Travail demandé:
Extrayez à l'identique les lignes du matériel, de celle qui contient « In this particular » jusqu'à la fin du matériel, ligne de départ incluse.

···

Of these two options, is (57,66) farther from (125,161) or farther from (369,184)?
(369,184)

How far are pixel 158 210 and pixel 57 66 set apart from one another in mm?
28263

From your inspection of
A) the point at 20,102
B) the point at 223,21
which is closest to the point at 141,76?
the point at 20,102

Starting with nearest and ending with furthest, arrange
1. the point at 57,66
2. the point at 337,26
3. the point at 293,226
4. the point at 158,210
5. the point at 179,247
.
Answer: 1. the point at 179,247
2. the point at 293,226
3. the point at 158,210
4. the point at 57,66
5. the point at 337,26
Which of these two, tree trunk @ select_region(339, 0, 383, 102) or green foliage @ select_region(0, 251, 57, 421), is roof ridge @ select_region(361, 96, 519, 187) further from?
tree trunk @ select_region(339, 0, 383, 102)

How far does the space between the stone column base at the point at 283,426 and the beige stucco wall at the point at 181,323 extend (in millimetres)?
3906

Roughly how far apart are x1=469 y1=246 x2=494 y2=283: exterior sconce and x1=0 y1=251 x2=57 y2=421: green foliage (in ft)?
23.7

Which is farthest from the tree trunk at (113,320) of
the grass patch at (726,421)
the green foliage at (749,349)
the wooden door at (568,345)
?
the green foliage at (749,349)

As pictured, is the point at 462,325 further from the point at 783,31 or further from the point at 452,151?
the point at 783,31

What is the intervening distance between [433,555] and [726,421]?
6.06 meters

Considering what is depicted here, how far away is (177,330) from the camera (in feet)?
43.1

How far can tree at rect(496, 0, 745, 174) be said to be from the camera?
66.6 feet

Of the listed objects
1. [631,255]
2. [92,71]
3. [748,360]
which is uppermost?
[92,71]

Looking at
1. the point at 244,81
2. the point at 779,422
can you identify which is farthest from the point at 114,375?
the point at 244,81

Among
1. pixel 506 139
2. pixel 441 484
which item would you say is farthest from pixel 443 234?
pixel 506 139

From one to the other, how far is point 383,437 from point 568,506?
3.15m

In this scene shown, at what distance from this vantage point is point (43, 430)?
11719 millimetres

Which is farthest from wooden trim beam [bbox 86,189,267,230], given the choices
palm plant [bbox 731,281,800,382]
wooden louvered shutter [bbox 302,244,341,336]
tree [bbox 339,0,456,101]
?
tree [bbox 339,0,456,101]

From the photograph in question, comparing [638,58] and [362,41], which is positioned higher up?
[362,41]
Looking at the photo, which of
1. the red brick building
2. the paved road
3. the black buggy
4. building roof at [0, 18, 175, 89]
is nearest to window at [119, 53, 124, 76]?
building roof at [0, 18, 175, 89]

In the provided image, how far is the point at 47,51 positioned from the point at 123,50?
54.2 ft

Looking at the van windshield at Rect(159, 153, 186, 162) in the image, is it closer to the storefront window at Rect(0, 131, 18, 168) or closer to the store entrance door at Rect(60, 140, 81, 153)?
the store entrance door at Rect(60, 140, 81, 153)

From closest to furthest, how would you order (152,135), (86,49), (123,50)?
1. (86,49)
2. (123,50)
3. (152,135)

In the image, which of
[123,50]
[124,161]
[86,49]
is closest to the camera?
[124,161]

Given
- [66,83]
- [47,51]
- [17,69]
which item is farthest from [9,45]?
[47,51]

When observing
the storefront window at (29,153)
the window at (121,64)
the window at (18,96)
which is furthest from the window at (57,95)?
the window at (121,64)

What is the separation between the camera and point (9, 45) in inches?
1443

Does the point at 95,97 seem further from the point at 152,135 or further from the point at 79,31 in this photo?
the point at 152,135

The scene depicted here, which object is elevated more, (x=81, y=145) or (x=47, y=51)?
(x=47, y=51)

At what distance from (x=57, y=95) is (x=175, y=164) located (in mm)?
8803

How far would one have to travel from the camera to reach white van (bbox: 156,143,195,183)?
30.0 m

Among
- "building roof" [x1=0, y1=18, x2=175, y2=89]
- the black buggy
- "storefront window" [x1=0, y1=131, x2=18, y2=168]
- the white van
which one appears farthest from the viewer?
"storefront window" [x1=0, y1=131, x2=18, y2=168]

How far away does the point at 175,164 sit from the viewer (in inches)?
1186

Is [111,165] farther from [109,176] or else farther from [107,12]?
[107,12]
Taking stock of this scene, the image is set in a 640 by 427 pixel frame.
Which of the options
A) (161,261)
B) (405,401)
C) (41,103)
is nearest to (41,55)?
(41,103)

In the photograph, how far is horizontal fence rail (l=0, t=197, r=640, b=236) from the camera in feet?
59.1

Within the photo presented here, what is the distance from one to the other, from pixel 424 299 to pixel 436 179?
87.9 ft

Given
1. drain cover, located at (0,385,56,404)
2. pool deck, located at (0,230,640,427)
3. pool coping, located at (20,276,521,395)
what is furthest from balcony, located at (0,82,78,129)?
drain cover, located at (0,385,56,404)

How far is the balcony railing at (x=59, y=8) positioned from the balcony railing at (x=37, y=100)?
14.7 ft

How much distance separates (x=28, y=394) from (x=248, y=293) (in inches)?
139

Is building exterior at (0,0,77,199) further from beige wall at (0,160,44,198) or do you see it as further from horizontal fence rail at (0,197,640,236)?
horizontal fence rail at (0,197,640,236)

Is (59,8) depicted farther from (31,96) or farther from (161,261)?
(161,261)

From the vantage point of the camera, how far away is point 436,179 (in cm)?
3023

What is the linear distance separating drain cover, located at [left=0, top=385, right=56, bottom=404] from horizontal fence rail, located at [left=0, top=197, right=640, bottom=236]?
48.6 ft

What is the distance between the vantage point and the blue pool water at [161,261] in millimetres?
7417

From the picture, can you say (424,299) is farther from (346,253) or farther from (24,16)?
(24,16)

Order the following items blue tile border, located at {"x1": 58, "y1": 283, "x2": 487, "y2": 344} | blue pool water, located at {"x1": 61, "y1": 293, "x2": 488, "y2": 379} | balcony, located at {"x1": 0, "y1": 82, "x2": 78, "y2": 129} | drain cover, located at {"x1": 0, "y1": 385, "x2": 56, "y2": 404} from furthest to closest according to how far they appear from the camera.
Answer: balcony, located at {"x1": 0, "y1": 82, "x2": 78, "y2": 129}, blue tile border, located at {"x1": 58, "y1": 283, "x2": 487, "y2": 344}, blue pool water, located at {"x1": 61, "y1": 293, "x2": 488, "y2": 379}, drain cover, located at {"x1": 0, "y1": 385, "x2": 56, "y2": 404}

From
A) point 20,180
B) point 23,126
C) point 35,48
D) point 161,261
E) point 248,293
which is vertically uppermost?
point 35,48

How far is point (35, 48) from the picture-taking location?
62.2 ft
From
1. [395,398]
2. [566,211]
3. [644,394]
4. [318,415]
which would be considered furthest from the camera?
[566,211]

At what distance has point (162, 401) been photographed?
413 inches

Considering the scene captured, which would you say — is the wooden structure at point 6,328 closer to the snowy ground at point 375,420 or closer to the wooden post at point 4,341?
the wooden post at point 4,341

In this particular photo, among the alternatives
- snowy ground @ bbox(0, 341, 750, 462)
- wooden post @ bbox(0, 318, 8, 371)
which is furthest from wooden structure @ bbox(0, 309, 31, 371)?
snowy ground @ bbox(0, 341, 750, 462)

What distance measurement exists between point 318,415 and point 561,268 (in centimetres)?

···

Résultat de la tâche:
In this particular photo, among the alternatives
- snowy ground @ bbox(0, 341, 750, 462)
- wooden post @ bbox(0, 318, 8, 371)
which is furthest from wooden structure @ bbox(0, 309, 31, 371)?
snowy ground @ bbox(0, 341, 750, 462)

What distance measurement exists between point 318,415 and point 561,268 (in centimetres)?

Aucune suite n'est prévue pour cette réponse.